215 Comments
⭠ Return to thread

The study which resulted in dexamethasone becoming part of the officially designated standard of care (reported here: https://www.nejm.org/doi/full/10.1056/NEJMoa2021436) found an a 17% reduction in death, with a 95% confidence interval of 7% to 25% reduction (or as given in the study, 83% of the control-arm deaths in the treatment arm with a 95% confidence interval of 75% to 93%). (The impact was more positive--around 26% reduction--for those on ventilation, about 18% reduction for those on oxygen only, and actually negative--increasing the mortality rate--for those not requiring either.)

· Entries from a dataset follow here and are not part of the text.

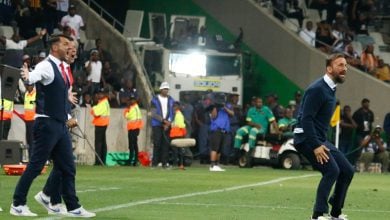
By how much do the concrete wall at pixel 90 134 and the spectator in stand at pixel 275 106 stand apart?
12.1 ft

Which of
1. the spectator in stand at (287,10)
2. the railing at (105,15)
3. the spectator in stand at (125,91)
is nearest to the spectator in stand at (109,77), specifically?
the spectator in stand at (125,91)

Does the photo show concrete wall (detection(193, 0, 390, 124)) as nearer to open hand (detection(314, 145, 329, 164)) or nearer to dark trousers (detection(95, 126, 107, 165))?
dark trousers (detection(95, 126, 107, 165))

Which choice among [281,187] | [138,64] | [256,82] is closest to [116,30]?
[138,64]

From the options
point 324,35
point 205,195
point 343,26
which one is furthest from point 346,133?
point 205,195

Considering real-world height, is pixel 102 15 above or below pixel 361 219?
above

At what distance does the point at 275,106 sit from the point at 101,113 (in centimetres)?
592

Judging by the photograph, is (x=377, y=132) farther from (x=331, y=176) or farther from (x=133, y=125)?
(x=331, y=176)

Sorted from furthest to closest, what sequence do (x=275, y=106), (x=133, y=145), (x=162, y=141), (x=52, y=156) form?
(x=275, y=106), (x=133, y=145), (x=162, y=141), (x=52, y=156)

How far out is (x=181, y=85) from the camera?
36406 millimetres

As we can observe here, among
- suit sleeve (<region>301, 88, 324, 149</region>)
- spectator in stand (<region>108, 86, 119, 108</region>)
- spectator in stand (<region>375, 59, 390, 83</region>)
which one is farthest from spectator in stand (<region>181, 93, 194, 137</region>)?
suit sleeve (<region>301, 88, 324, 149</region>)

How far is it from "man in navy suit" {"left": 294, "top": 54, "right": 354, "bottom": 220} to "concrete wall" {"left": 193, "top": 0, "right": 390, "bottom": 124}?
23195mm

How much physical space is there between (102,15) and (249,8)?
4.77m

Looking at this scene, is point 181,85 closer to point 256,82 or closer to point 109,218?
point 256,82

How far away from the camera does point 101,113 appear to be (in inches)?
1276
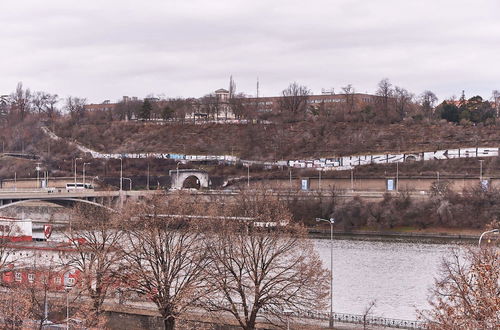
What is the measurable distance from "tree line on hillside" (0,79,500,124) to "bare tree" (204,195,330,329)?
2531 inches

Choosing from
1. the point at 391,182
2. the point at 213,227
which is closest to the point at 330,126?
the point at 391,182

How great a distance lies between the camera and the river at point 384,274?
3148 cm

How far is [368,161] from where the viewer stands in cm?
8181

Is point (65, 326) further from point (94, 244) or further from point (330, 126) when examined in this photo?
point (330, 126)

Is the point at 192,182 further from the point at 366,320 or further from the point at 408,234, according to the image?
the point at 366,320

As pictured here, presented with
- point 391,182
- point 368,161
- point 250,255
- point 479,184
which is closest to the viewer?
point 250,255

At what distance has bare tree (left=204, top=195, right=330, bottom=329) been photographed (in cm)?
2423

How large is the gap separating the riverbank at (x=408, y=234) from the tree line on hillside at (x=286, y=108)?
102ft

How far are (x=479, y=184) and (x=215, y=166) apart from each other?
102 ft

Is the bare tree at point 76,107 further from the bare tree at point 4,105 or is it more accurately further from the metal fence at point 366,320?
the metal fence at point 366,320

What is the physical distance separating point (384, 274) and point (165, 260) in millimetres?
15082

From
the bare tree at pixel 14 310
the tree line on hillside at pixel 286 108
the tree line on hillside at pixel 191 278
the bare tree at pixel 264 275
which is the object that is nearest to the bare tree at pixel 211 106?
the tree line on hillside at pixel 286 108

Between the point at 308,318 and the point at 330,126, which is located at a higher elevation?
the point at 330,126

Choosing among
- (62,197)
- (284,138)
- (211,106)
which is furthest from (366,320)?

The evidence quality in the study was high in some respects, such as in that a large number of patients were enrolled. Dosage was essentially binary, so there is apparently no evidence pointing, even directionally, toward an optimal dosage. And so apparently no evidence of a dosage-dependent effect.

Although the overall numbers treated are lower, the various ivermectin studies, taken together, show dose-dependent positive effects of significantly larger magnitude than in the dexamethasone study, and show positive effects at every stage and severity of disease (including for prevention as discussed here), and under varied conditions and against various controls.

Statistically speaking, larger effects such as those appearing from ivermectin can be detected by smaller studies. (When the effect is large [and dose dependent] you don't require as much data to conclude that the results are not likely the product of chance.)